→ Aim
Convert the part of the material that opens with the line containing "From nearest to" and closes with the line containing "Answer: the green" into a JSON array of strings, one string per line, with both end lines included and blank lines omitted.

→ Given entries
----

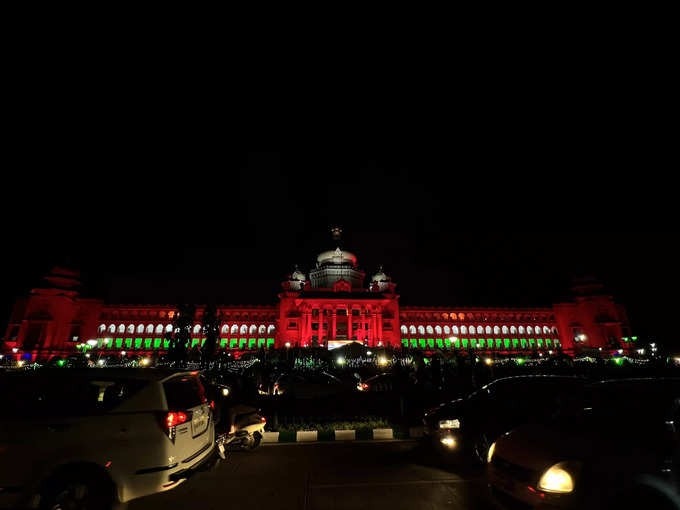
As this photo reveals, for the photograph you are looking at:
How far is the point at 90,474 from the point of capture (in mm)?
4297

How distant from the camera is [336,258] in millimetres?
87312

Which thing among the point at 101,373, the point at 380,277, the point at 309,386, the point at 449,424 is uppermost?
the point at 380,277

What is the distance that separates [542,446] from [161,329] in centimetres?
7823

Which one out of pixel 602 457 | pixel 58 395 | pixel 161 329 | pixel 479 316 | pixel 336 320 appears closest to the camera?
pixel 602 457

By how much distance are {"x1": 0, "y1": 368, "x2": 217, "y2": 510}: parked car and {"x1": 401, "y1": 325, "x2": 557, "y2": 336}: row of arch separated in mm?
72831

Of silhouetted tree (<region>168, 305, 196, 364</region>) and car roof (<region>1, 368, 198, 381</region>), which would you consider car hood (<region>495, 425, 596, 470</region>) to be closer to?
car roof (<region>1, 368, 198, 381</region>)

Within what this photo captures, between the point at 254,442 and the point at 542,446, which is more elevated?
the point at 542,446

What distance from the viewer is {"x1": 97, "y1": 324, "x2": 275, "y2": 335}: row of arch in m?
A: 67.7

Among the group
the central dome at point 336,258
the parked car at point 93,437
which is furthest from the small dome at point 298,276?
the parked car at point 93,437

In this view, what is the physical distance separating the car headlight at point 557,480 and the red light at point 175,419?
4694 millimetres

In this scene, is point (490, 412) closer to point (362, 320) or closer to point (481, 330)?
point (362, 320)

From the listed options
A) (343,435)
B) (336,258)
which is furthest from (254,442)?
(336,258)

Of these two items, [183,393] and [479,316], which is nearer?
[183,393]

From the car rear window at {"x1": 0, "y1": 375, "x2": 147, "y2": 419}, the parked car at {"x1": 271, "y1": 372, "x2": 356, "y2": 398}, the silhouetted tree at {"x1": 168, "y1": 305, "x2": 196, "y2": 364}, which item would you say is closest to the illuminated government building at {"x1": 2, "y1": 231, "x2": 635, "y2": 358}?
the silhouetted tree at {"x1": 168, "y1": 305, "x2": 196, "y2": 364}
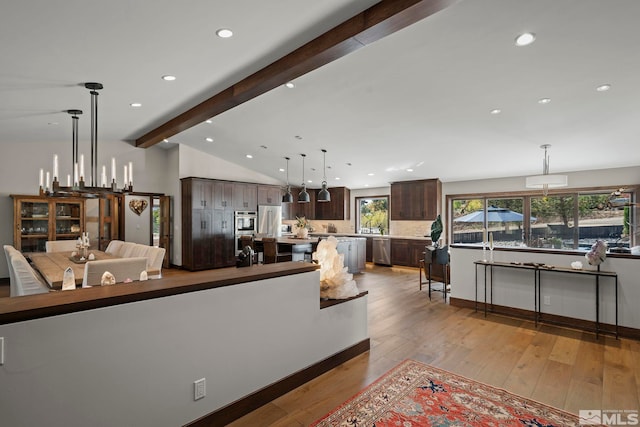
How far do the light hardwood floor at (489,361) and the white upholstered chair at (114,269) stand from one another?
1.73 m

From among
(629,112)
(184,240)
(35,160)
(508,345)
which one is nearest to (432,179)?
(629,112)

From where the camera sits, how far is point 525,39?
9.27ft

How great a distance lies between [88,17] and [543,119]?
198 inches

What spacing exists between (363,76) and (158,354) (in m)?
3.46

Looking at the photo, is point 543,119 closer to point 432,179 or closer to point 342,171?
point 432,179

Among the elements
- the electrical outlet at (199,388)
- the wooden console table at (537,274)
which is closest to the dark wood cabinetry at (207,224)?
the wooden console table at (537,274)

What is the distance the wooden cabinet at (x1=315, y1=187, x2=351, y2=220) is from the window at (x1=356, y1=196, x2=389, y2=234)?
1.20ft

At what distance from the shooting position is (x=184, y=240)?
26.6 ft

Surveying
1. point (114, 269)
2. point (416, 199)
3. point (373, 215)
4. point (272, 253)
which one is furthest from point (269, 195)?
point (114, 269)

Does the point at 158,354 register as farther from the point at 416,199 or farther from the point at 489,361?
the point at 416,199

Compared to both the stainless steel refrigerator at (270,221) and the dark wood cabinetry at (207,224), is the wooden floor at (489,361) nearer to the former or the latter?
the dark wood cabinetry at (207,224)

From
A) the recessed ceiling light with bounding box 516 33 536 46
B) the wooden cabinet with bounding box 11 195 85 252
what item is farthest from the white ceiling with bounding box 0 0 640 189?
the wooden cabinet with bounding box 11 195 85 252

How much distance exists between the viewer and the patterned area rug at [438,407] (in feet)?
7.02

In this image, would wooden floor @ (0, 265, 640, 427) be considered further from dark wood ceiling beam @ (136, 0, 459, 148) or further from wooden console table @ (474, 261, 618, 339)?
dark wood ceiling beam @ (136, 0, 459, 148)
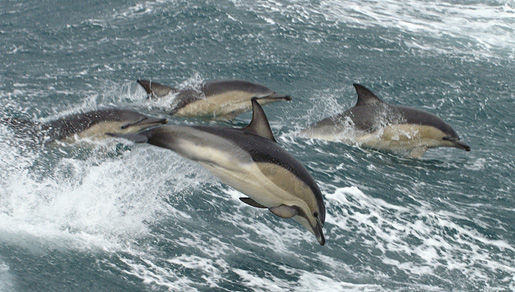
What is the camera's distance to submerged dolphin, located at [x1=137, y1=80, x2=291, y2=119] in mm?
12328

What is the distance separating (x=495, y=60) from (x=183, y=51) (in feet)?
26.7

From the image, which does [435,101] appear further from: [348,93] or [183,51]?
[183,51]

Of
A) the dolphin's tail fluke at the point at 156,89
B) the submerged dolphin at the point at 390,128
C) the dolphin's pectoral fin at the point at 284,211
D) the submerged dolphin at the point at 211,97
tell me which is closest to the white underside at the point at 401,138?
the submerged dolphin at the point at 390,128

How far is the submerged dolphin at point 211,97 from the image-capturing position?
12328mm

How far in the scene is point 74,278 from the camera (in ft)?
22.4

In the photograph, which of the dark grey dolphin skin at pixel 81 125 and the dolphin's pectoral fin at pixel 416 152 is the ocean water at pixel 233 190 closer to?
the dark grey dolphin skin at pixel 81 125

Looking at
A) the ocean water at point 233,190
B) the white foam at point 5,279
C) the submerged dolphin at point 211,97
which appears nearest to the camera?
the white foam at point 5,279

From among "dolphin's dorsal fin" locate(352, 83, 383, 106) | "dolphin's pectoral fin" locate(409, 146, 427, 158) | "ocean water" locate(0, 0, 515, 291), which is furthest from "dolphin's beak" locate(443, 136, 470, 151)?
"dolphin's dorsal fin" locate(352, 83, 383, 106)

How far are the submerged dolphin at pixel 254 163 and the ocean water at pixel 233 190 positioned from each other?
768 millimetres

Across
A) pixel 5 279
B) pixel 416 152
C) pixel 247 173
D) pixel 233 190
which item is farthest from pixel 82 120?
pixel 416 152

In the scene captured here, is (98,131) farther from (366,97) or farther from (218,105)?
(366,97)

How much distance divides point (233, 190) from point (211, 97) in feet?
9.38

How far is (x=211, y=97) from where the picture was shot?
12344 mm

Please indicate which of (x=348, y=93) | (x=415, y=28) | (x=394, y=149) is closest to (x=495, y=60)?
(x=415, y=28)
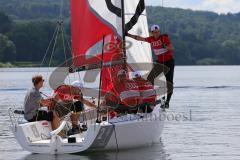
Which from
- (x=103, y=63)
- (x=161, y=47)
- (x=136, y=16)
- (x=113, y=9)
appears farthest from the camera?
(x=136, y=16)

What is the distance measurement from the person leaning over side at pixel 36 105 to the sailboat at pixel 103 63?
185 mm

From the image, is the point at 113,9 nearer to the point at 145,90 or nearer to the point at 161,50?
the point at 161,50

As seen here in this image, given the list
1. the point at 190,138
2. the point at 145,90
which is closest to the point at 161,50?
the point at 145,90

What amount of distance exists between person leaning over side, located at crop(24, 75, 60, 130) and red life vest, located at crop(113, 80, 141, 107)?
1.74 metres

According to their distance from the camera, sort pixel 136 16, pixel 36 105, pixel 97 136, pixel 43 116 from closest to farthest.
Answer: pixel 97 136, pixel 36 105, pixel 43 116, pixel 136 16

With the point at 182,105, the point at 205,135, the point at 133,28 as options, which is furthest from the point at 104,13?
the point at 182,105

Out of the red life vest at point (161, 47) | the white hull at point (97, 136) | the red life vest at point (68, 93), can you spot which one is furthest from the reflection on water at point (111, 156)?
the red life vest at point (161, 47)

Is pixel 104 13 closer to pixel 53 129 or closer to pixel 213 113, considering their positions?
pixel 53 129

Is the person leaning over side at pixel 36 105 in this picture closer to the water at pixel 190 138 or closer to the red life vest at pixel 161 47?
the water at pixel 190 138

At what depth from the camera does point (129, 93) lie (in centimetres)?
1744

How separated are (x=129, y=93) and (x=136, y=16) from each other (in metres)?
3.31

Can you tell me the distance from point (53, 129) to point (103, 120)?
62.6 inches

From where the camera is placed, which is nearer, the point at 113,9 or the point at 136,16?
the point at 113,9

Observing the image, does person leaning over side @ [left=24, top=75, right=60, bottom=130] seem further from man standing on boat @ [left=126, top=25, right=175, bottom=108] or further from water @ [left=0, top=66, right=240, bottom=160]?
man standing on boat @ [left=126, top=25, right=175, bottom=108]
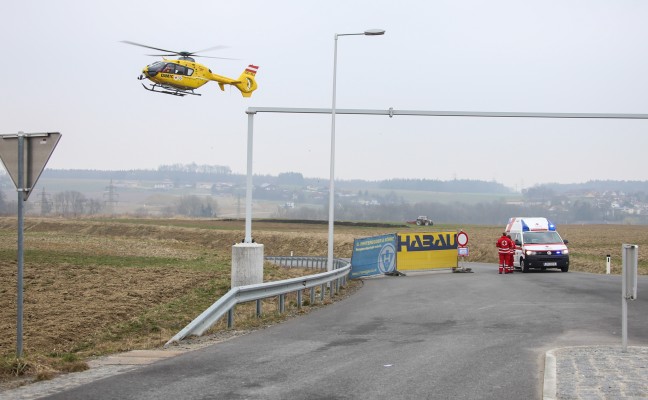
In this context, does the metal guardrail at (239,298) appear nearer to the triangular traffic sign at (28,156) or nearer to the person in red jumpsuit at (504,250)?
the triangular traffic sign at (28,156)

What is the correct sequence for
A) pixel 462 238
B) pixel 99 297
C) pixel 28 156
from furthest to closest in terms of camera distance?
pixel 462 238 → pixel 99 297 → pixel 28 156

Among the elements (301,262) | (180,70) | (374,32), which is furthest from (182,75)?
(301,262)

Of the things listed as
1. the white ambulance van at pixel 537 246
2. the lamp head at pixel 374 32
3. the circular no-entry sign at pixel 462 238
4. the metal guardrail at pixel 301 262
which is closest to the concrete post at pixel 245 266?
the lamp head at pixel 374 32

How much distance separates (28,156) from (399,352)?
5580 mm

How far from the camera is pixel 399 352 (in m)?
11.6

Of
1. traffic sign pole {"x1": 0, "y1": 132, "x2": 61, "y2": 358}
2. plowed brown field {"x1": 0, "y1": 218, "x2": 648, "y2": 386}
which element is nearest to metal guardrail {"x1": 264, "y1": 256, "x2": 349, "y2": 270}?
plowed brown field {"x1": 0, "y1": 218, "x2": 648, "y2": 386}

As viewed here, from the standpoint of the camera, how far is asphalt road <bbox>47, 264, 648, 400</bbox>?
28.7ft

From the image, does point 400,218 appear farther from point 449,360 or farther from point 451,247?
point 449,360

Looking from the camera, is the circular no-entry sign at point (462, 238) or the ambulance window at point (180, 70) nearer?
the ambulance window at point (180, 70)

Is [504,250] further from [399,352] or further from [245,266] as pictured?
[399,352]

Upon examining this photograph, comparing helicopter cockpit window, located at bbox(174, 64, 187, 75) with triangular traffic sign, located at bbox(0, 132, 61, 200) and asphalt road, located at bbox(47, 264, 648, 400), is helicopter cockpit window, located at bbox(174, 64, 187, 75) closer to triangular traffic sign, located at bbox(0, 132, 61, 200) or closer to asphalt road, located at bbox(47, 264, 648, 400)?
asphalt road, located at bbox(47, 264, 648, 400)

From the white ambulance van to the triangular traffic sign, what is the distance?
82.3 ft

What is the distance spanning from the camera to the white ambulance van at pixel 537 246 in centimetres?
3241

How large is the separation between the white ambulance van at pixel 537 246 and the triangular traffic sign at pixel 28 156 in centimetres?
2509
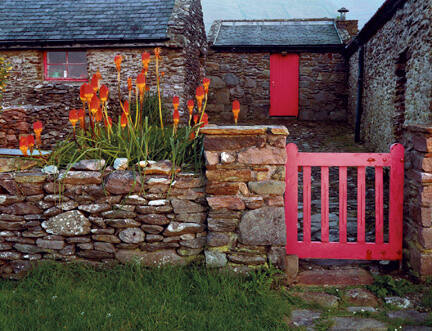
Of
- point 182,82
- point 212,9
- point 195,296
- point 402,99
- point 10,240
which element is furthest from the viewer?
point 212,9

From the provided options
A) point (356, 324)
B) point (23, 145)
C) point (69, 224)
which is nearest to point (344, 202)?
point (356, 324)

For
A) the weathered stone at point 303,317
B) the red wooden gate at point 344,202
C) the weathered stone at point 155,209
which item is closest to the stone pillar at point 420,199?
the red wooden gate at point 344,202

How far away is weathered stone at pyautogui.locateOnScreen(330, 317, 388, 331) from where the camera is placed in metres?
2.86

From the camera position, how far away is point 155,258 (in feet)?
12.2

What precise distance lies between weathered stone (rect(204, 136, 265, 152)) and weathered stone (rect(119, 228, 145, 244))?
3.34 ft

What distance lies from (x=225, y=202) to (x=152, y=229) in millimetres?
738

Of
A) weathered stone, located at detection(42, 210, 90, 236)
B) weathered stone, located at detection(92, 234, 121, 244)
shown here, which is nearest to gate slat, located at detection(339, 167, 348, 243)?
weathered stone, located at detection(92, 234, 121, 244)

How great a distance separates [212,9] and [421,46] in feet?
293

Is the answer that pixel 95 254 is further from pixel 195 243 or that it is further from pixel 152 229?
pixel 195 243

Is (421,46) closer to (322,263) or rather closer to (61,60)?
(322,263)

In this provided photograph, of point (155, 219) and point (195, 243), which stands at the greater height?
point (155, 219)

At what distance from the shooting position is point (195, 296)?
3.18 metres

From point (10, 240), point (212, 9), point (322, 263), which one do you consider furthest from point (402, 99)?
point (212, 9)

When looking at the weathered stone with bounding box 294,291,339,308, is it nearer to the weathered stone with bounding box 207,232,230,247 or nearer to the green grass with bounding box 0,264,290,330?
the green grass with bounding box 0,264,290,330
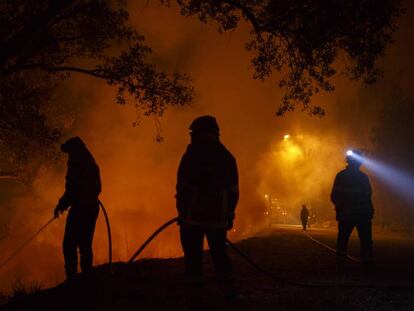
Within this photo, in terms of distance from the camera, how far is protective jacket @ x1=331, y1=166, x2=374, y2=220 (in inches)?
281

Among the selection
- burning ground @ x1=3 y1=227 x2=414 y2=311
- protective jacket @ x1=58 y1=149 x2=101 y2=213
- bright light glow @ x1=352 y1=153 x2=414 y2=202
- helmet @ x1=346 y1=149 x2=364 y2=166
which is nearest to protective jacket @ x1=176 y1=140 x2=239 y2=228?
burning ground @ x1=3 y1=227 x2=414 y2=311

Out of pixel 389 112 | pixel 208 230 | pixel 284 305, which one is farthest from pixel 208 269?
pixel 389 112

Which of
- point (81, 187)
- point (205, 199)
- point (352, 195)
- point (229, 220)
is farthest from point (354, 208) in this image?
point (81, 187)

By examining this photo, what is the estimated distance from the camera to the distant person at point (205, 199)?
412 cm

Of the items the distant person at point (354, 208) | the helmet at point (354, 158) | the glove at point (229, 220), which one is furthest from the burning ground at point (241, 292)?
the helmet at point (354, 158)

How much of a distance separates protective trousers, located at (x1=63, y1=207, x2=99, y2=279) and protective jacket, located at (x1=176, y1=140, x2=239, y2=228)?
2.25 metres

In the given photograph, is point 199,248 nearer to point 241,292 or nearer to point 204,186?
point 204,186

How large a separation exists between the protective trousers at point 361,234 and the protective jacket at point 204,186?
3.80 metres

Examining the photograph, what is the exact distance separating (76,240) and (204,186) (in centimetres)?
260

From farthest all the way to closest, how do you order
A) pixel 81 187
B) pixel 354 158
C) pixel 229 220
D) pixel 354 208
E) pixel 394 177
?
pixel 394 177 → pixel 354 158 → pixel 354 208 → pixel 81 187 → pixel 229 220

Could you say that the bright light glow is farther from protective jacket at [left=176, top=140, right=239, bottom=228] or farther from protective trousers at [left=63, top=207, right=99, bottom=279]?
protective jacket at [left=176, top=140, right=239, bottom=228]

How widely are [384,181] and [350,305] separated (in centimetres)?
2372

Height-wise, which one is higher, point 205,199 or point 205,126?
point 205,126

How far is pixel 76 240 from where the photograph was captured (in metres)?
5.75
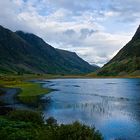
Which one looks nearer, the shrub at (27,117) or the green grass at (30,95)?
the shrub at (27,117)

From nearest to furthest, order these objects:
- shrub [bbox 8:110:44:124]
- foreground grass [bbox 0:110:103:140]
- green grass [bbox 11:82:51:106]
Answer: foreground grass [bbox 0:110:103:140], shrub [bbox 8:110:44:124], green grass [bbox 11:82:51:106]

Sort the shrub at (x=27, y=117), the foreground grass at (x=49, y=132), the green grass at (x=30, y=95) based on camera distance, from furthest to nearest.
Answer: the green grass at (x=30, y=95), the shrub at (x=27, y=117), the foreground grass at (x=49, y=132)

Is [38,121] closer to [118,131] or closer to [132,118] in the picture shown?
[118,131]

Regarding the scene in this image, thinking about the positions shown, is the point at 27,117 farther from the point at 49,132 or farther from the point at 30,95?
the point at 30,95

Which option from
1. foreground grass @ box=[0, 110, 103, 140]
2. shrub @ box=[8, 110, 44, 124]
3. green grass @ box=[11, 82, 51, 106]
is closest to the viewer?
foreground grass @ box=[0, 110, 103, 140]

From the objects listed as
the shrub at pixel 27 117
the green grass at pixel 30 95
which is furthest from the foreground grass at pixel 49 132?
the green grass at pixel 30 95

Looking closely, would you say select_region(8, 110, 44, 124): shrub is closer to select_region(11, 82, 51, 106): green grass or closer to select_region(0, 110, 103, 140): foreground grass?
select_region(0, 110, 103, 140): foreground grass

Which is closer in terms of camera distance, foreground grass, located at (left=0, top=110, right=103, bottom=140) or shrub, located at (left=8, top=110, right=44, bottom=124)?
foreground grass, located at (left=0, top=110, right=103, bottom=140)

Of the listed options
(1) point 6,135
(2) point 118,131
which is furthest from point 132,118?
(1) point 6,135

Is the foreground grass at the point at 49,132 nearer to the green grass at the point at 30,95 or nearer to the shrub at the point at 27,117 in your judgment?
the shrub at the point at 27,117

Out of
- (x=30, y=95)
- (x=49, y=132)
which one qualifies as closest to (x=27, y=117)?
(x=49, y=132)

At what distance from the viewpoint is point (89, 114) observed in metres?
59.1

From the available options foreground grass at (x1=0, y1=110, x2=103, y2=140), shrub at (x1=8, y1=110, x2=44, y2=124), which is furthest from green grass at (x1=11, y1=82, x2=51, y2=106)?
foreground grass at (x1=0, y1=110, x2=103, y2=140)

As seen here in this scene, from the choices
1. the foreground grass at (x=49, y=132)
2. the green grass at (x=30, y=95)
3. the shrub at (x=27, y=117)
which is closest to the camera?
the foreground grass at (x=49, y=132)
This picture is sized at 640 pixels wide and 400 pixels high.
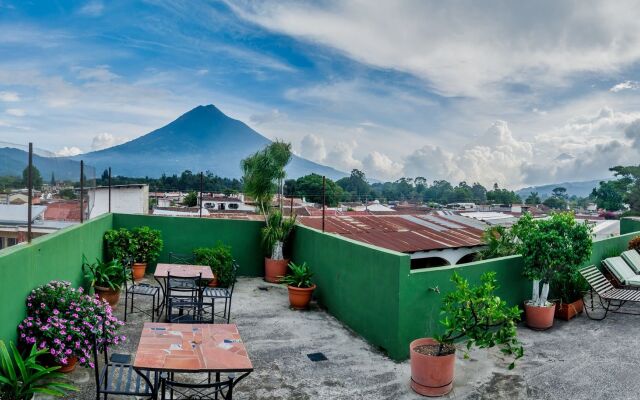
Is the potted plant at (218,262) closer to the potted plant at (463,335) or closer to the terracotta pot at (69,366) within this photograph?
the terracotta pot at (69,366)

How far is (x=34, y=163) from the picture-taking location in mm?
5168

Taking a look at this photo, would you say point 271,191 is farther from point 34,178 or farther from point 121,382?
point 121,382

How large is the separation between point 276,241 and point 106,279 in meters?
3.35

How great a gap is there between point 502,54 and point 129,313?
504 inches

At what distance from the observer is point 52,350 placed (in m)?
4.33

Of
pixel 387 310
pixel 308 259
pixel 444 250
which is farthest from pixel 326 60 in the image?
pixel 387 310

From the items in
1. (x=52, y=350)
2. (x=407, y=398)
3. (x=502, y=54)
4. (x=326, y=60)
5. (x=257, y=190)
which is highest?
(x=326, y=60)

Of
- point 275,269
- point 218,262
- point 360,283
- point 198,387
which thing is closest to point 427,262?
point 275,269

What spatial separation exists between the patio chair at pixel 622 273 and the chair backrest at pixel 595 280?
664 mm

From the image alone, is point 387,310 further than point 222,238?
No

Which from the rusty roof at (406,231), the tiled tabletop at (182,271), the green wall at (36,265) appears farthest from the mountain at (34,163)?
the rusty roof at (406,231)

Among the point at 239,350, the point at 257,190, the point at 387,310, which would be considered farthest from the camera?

----

→ Solution for this problem
[
  "From nearest to furthest, order these objects:",
  "- shrub [bbox 8:110:44:124]",
  "- foreground grass [bbox 0:110:103:140]",
  "- green grass [bbox 11:82:51:106]",
  "Answer: foreground grass [bbox 0:110:103:140], shrub [bbox 8:110:44:124], green grass [bbox 11:82:51:106]",
  "Sort the shrub at (x=27, y=117), the foreground grass at (x=49, y=132), the green grass at (x=30, y=95) based on camera distance, from furthest to nearest.",
  "Answer: the green grass at (x=30, y=95), the shrub at (x=27, y=117), the foreground grass at (x=49, y=132)"
]